Prince George’s County Executive Angela D. Alsobrooks (D) has chosen former school board chairman Alvin Thornton, the onetime head of a crucial statewide commission on school funding, to once again lead the county Board of Education.
This marks the fourth time that Thornton, an outspoken advocate for enhanced funding for school systems in lower-income communities, has been asked to lead the Board of Education in Prince George’s, which has the second largest student population in the state.
In 1999, Thornton was appointed by then-Gov. Parris N. Glendening (D) to chair the Commission on Education Finance, Equity and Excellence, which became known as the Thornton Commission. The panel created an aid formula to ensure that school systems around Maryland had the resources necessary to meet the constitutional requirement for a quality education.
“Dr. Thornton brings with him a wealth of institutional knowledge with his extensive background in both education and education finance,” Alsobrooks said in a statement Wednesday.
“At a time when we are getting ready to go to Annapolis to seek the necessary funding we need to support a school system that educates students who face numerous challenges outside the classroom, his expertise will help to make certain that we receive every dollar that our children deserve.”
A commission headed by former University of Maryland Chancellor William E. “Brit” Kirwan is expected to recommend later this month that the state dramatically boost classroom spending.
“It’s really important to have a school board chair who understands the importance of fully funding our schools,” said Theresa Mitchell Dudley, head of the county teachers’ union.
“He gets it. He understands it shouldn’t depend on what Zip Code students live in to get a high-quality education.”

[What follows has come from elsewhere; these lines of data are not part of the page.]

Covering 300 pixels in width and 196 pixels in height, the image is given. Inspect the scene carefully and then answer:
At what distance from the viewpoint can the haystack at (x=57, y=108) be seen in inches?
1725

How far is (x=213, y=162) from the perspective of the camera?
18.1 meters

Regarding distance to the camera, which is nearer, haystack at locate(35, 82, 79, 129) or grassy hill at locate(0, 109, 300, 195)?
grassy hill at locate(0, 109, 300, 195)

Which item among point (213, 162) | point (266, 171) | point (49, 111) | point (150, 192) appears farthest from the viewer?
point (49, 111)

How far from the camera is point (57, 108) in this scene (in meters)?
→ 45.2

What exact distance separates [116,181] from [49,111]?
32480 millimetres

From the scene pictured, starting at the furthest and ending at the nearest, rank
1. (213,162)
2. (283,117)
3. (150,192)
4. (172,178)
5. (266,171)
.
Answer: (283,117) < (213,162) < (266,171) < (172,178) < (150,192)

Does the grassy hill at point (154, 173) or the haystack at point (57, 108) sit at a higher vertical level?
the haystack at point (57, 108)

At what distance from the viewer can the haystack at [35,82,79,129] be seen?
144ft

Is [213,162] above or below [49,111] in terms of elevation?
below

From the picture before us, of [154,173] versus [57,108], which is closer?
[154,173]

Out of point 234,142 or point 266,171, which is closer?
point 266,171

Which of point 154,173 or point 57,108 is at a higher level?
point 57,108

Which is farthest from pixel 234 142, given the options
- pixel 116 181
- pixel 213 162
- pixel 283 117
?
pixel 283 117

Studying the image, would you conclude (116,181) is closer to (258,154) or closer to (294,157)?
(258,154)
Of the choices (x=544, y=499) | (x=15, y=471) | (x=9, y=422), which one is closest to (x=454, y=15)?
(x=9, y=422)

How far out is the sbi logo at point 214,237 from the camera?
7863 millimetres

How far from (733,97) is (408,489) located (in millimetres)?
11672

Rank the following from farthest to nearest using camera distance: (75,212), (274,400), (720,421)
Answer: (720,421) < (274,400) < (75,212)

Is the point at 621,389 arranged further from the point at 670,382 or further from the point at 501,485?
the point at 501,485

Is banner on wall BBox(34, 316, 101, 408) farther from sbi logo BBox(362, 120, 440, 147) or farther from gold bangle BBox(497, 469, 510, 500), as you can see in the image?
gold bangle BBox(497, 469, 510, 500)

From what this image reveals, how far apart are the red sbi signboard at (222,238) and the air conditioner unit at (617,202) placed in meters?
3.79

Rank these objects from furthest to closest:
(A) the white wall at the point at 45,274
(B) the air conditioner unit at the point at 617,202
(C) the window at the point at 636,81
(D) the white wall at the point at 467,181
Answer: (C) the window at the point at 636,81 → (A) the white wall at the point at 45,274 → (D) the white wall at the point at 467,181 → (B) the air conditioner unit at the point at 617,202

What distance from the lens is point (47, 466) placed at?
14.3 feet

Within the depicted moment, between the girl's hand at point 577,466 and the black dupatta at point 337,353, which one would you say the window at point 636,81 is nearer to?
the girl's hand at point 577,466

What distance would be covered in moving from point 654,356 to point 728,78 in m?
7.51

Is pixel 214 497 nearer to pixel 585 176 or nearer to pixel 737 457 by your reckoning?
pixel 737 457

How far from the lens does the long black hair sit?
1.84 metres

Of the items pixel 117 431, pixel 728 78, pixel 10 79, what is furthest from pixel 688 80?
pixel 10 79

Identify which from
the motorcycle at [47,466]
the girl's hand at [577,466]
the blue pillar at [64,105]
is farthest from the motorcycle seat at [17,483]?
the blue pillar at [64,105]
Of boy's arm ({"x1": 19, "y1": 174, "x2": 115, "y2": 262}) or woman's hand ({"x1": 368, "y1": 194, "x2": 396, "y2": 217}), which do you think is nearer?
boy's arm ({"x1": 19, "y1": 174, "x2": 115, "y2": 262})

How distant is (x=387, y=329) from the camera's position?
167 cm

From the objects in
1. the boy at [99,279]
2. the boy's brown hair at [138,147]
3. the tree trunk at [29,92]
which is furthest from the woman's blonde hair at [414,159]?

Although the Prince George’s County Public Schools system has made gains in recent years, it still lags behind most other county systems on a range of indicators, including student test scores, graduation rates, college admissions and attendance.
Thornton taught political science at Howard University for nearly four decades, and he served as the senior academic adviser to the university president.
He told Maryland Matters he is “looking forward to assisting with the development of a shared local, state and federal governing consensus around our children.”
Thornton will take the helm of a 13-person panel that includes nine members elected from districts and four appointed by the County Executive and County Council.
His appointment does not require Council approval.
Last week Alsobrooks announced that Paul Monteiro, chief of staff to Howard University’s president, will fill one of two vacant positions on the Board of Education. Monteiro, a former mid-level Obama administration official, ran well behind Alsobrooks in the Democratic primary for county executive this year.